■ **DOCUMENT EXCERPT**

■ ■ ■ ■ ■

From: Ingo Adler <ingo.adler_at_synacon.ch>
Date: 2005-04-17 10:21:14 CEST

Ben Collins-Sussman wrote:

>
> On Apr 16, 2005, at 6:02 PM, Ingo Adler wrote:
>
>>>
>>> It's not marked as a conflict, but the data isn't lost either. The
>>> file becomes unversioned.
>>
>> Information is lost. Is data information?
>
> How is information lost? Subversion certainly isn't losing any
> information. The edited file becomes unversioned, but nothing's
> *deleting* that data.

The file lost its handle to Subversion. You cannot ask it anymore, where
it's gone, who deleted it and so on. I know that you can find the
information somehow. But why should I look for it in the first place.

Don't just think about moving. Think about deletion too. Someone
restructured the code and the changed code moved to another file with
cut and paste.
There is no automatic way to solve this situation. But the developer has
to get a hint, that something important happend.

When the average developer finds the new file, he will add it again,
because he thinks, that either he forgot the file or Subversion lost the
connection somehow.
Or when he doesn't find the new file, he will delete it later (by
getting a clean update or whatever).

■ ■ ■ ■ ■

■ **STORED DATA**
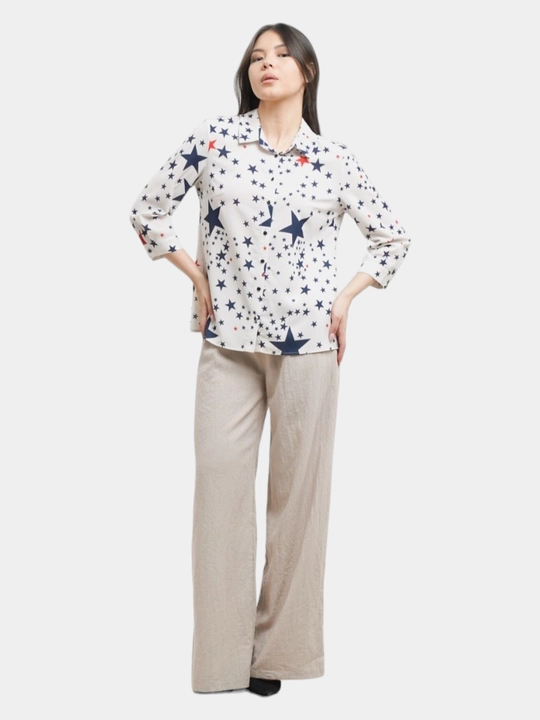 Ayollar ko'ylagi Fabrica luxury boutique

■ ■ ■ ■ ■

Continue the mailing-list reply about unversioned files in Subversion, picking up right after its last sentence.

In the mean time he will strungle with strange bugs that only he has or
reappearing bugs in the bug reports.

>>>> The developers who get conflict, know that they have a problem and
>>>> that they have to handle it.
>>>
>>> Well, running 'svn status' will show the old file as '?', so there's
>>> still an indication that *something* is new in the working copy.
>>
>> The developer didn't add anything. Why should there be anything new?
>> We have big trees of source files (Java development). We wouldn't
>> know where to run svn status.
>
> Your developers don't run 'svn status' before they commit, to see what
> they're committing? Even GUIs show you what you're about to commit,
> which includes displaying unversioned files.
>
>> Modern IDEs wouldn't notice because either they add your file to
>> Subversion when you create it or they'll ignore it forever.
>
>
> I don't understand what you mean here. Are you saying there's an IDE
> out there which doesn't display unversioned files?

Developers rely on their IDE, which lists the changed files before
committing. The important file is not shown, because it's not under
Subversion control anymore. And if it's shown, he'll probably add it again.

I like simple rules:
When a source file is not under version control - add it.
When there is a conflict - solve it, it can be difficult.

Not:
When a source file is not under version control - ask all your
co-workers, if someone moved or deleted it; check the repositiory, if
that's true; wait a few hours maybe someone will remember later; if you
are really certain add it or solve the conflict.

>>
>> Isn't it a textual conflict too? Someone deleted the whole content of
>> a file - someone else changed a view lines.
>> OK - I know that there is a difference between an empty file and no
>> file. But why is it so important for a conflict?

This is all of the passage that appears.